10,000 BC: A Missed Opportunity

This film is set roughly around the first century, before there were dinosaurs, and when Mammoths ruled the earth. (No Doug McClure) It would have been more pleasing to mine eye had they filmed it in the 2nd century when there were plenty of dinosaurs, imagine the exciting scenes of running away from a Ginormous Rex, swinging through trees to avoid flyingsaurs, and all the thunder lizards stomping around the pyramids near the end of the movie. Cool! Anyway, enough of what good have been- the film makers have their own ideas I suppose.

In a village up in the mountains somewhere live a herd of cavemen and cavewomenmen. They have a tough but enjoyable existence, hunting fish, bears, and of course Wooly Mummies. The time has come however to select a new leader for the tribe- a group of the hardiest teen males have to fight it out in a series of tasks to prove that they are the best in each area- strength, speed, courage, wisdom, and heart. We are introduced to our hero- Tuk Tuk. He is the main candidate for President, but his main rival Tik Tak is just as good, and has a more minty taste. Through into the mix a beautiful girl both men love, and an old sight seeing hag who says scary things about the future like ‘oooh, One with blue eyes shall be the ruin of us’ and ‘ooh, beware going across the mountains to the forbidden land’ and ‘oooh, tomorrow there will be a strong south easterly wind’. The games begin, and Tuk Tuk and Tik Tak (under the guidance of another old warrior, Trevor) excel in each event. It comes to the ‘Catch a Mammoth’ event, where the one who catches a mammoth proves himself to be the best. Tik Tik is a bit of a scumbag and tries to cheat, and in the process almost wipes out the village and kill everyone. Suffice to say, our hero saves the day, forgives Mip Mip, and gets the girl. When a travelling group of marauders steal the girl (I believe her name was also Tuk Tuk leading to some confusion), Tik, Tak, Trev and the gang set out on a deadly quest, encounters tigers, freaks, and other assorted terrors.

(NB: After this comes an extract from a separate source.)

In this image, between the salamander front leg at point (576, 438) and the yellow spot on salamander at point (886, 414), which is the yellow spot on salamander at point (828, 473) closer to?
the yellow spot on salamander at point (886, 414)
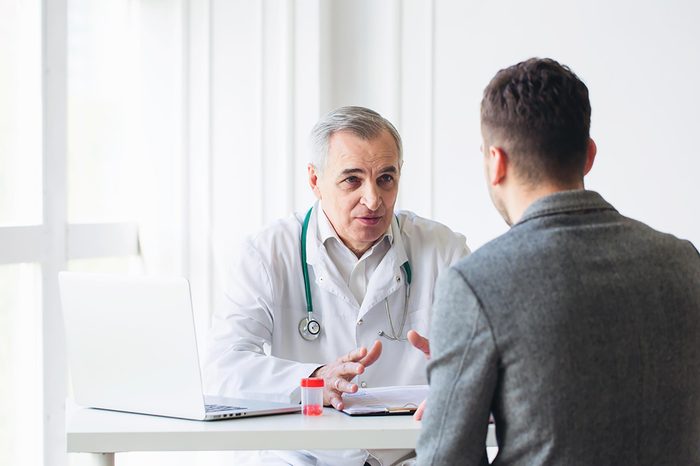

Now this is hardly an original film- in fact it steals many ideas from Saving Private Ryan (the group putting themselves in danger to save someone), and other films such was 1,000,000 BC and 1,000,000,000,000 AD have done it better. I loved those films growing up. My brother Andy and myself used to play ‘Dinosaur!’ and ‘The People That Time Forgot’, re-enacting our favourite scenes. I was always Doug McClure, while Andy played an assortment of goodies, baddies, and beasties. We would put all the cushions from the sofas onto the floor, and jump from one to the next, pretending the floor was lava. ‘You fell in, you’re out of the game!’ I would shout. ‘No I didn’t!’ Andy would reply. ‘You did! Your foot touched the lava, na na, you’re dead!’ I cried. ‘Shut up, leave me alone. I’m gonna tell mummy on you’ Andy would moan. I would then punch his arm till he cried, or we would both run straight across the lava, putting our lives at risk to get to mummy first. ‘Shut up the pair of ye, or you’ll both go to bed!’ Mummy would say.

Yes, they should have had Doug McClure in this movie. Just as the epic battle scene (which was well filmed, but not very well directed) was about to begin, he could have flown in in his plane and thrown a few stiff rights and lefts about. But alas, this was not to happen. To be fair the effects here were very good. I’ve never seen such a realistic tiger, not even at the zoo, and there were lots of exciting moments. I understand that I let myself be disappointed by expecting things from films, just like I am disappointed by life. Michael Bay would go on to direct bigger and better things, and a few members of the cast joined ER and Desperate Housewives (I think I saw Trevor in The Bill once, running away from Reg) but this is above all an entertaining, popcorn, coke, and sticky floor kind of film.

Best Scene: When all the mammoths are stampeding the mansion of the bad guys, and they all get crushed under the big hairy feet. I bet the stunt doubles were sore after that!